BIO: My name is Maria, I am 51 years old. I grew up in Southern Ireland, and moved to the UK when I was 19. I am a teacher, my specialty being autism .I have 2 children, and an amazing grandson who lives with me. My adoptive mum still lives in Ireland and I go back there as often as I can. I am divorced and love being an independent strong woman. Being adopted troubled me all my life but I am at peace now.
HOW DOES IT FEEL TO BE ADOPTED?
My name is Maria…
I was adopted at the age of 6 weeks old from a mother and baby home in south east Ireland. My adoptive parents couldn’t have loved me more and I had a ‘happy’ childhood, except that for as long as I can remember I had an identity complex. I never felt like I really ‘fit in’. Like I never had any real sense of belonging.
I had 2 children of my own, first a daughter, then a son. My wish/ need to find my birth mother was more intense after I had my own children. I tried tracing my birth mother when I was 15. The mother and baby home I was adopted from was run by nuns and one of the nuns went to visit my birth mother. I wasn’t allowed to know who or where she was.
They knew and I didn’t.
That was the first I experienced of having no rights. My birth mother said via the nuns that she didn’t want to meet with me as she had a lot of problems in her personal life and that she would contact me when the problems were resolved. I felt angry and upset but resigned myself to thinking/ hoping and praying that one day the phone would ring and it would be her .
That day never came.
I got on with my life, always smiling, always pretending I was fine. I studied to become a primary school teacher and eventually went on to work with special needs children, Autism being my specialty.

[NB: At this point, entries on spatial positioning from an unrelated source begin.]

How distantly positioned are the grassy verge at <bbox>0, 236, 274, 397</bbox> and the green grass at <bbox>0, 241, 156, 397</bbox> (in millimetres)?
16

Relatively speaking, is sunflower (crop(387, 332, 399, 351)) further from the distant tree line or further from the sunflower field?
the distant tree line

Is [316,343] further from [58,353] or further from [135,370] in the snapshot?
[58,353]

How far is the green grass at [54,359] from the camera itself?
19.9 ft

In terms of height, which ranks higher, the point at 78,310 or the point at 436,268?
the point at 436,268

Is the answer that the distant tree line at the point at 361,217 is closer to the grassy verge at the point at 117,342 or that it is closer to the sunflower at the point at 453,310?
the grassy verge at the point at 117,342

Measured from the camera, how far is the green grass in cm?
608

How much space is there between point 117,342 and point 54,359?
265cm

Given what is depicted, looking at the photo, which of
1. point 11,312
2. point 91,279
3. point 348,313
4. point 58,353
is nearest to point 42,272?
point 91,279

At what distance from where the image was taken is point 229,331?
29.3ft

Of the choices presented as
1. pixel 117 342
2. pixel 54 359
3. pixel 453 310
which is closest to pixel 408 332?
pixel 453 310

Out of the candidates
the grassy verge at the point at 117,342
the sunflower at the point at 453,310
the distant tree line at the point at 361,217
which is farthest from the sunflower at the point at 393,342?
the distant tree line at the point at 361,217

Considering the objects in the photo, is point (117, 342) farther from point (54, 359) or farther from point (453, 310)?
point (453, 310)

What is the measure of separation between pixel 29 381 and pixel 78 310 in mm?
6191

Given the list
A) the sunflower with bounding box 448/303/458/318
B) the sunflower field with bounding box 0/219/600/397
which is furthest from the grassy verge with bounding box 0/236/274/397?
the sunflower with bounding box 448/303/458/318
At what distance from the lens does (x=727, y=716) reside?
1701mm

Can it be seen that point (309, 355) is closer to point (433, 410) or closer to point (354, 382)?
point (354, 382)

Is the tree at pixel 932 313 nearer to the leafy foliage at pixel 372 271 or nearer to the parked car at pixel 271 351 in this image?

In my twenties I suffered from depression, it just descended upon me, from out of no where. They said it was clinical and probably hereditary. More than ever I wanted to find my birth mother. I felt pathetic sometimes. I had children of my own, I was a loving and supportive mum to them, and yet the child inside of me was screaming silently for my own birth mother. I never thought much about my birth father.
The years went on, the trials and tribulations of life made me stronger.
Finding my birth mother was always on my mind but it didn’t weigh as heavy as when I was younger. I knew it was something that I had to distract myself from. I prioritized the family that I had and lived for them. I am a workaholic and always stay busy. I have to have structure and routine .
A year ago, having found out about a new freedom of information act. I finally traced my birth mother. I found out her name, date of birth, home address, everything!!! My real name, my birth weight and my birth mothers marriage certificate. She married when I was 3 , but not to my father. I found her granddaughter on Facebook and there were a lot of picture of my mother.
It was surreal!
I made contact with her granddaughter and explained who I was. In hindsight this wasn’t the right way to approach it all, but I was overwhelmed and not thinking straight. I didn’t tell anybody else. Her granddaughter passed on the message to my birth mother, but she wasn’t ready to meet me. Eventually after 7 months , she agreed to meet with me. I have lived in the UK for 22 years. My birth mother still lives in Ireland. I grew up about 30 miles from where she lived. I traveled to Ireland to meet her. We met in a hotel. Her daughter, my half sister came with her.
I was alone.
My birth mother looked shocked/ emotional, just for a second , when she first saw me but she very quickly composed herself. I gave her a hug. She resisted. It was awkward. I didn’t know how to act or what to say.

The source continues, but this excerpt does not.